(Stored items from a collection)
________________________
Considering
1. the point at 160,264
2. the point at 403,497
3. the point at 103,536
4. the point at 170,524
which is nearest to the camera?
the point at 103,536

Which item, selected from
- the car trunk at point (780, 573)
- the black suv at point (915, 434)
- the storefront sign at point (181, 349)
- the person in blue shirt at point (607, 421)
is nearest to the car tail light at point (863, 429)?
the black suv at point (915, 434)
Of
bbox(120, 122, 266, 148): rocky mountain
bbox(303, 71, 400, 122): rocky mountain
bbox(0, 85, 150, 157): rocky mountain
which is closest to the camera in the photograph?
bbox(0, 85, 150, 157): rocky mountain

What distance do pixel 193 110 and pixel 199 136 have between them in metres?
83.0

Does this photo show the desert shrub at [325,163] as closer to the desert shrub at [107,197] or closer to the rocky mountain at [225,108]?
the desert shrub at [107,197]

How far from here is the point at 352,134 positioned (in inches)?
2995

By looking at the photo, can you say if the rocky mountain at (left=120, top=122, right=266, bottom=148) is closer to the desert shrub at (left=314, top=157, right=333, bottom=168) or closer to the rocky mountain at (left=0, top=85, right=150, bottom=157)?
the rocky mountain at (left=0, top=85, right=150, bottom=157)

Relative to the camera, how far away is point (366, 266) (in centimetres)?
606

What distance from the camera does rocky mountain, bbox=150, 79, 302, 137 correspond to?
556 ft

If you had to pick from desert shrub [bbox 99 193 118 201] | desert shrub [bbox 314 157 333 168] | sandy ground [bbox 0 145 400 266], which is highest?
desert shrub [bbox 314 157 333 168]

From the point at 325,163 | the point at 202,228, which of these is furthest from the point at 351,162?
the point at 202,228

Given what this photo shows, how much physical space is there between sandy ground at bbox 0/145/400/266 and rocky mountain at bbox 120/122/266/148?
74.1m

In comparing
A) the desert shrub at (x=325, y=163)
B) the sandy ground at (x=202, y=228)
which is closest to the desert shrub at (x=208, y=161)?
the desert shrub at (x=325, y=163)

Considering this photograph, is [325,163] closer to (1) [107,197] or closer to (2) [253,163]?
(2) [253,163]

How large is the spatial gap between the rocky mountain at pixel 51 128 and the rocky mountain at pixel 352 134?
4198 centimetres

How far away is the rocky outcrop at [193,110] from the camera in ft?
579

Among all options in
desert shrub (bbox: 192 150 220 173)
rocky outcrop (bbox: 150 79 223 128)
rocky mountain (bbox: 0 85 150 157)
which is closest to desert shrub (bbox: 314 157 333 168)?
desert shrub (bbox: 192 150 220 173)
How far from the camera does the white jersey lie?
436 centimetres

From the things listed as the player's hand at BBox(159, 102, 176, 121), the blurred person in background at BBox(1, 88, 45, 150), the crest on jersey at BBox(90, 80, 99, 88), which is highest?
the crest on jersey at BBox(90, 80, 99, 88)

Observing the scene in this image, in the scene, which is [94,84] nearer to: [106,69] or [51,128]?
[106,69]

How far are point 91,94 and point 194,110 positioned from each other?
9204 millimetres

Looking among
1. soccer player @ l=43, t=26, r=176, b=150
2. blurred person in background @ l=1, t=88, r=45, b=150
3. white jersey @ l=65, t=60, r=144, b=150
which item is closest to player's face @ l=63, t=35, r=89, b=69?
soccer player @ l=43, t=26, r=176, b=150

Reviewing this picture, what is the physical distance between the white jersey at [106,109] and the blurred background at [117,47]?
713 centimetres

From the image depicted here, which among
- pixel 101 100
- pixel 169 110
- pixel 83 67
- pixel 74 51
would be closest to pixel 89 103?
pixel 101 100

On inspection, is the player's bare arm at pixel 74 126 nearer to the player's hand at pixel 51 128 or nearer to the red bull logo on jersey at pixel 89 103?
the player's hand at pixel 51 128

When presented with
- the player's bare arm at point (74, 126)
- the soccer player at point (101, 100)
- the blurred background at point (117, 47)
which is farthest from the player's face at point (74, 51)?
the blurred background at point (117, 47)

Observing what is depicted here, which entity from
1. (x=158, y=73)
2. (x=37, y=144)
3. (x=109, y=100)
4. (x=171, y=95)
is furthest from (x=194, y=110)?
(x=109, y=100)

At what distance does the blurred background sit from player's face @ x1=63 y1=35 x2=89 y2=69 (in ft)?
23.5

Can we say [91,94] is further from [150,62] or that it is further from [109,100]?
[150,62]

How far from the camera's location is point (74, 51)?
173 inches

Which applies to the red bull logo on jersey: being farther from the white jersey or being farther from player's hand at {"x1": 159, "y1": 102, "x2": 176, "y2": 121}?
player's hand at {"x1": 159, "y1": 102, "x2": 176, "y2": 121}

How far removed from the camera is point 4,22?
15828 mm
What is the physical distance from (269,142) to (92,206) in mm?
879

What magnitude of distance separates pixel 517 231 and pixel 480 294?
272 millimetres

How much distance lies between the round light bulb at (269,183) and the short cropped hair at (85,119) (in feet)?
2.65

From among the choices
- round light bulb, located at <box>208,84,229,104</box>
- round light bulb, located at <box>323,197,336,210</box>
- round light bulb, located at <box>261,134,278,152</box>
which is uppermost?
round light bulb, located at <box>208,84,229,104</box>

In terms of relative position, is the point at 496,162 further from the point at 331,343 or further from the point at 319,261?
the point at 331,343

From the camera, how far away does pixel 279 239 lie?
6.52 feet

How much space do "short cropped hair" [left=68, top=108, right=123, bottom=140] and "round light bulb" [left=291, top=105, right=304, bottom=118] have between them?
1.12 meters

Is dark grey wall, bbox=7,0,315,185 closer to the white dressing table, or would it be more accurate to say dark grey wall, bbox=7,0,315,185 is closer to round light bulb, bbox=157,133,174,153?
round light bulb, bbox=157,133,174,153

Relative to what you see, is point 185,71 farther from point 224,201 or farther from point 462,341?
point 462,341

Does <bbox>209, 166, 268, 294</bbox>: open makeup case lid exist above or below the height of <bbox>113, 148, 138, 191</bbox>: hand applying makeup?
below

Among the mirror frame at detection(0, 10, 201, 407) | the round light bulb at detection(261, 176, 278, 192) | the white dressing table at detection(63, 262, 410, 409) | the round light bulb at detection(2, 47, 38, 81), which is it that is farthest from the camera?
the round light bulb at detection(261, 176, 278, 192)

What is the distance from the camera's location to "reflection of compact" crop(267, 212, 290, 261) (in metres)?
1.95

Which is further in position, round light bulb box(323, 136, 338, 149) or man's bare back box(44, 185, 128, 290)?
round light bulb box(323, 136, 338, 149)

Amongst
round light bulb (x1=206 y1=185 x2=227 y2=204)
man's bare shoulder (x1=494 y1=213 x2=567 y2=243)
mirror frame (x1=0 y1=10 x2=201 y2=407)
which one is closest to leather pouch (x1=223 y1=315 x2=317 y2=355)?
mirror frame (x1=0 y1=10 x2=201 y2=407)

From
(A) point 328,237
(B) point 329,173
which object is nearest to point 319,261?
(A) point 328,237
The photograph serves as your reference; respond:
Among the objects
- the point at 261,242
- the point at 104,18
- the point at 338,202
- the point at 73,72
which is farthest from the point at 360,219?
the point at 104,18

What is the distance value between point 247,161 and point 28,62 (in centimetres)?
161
________________________
» **Written request**
Quote verbatim the line containing "What is the distance from" and every line after it through the end of the records above.

» **Full output**
What is the distance from the camera's location to "reflection of compact" crop(267, 212, 290, 261) (in metres)?
1.95

Which is further in position, round light bulb box(323, 136, 338, 149) or man's bare back box(44, 185, 128, 290)?
round light bulb box(323, 136, 338, 149)

Amongst
round light bulb (x1=206 y1=185 x2=227 y2=204)
man's bare shoulder (x1=494 y1=213 x2=567 y2=243)
mirror frame (x1=0 y1=10 x2=201 y2=407)
which one is closest to leather pouch (x1=223 y1=315 x2=317 y2=355)?
mirror frame (x1=0 y1=10 x2=201 y2=407)

From
(A) point 328,237
(B) point 329,173
which object is nearest to point 319,261?
(A) point 328,237
The photograph serves as your reference; respond:
Among the objects
- the point at 261,242
- the point at 104,18
- the point at 338,202
- the point at 73,72
which is farthest from the point at 360,219?
the point at 104,18

What is the distance value between point 247,161 and point 28,62 (in centimetres)?
161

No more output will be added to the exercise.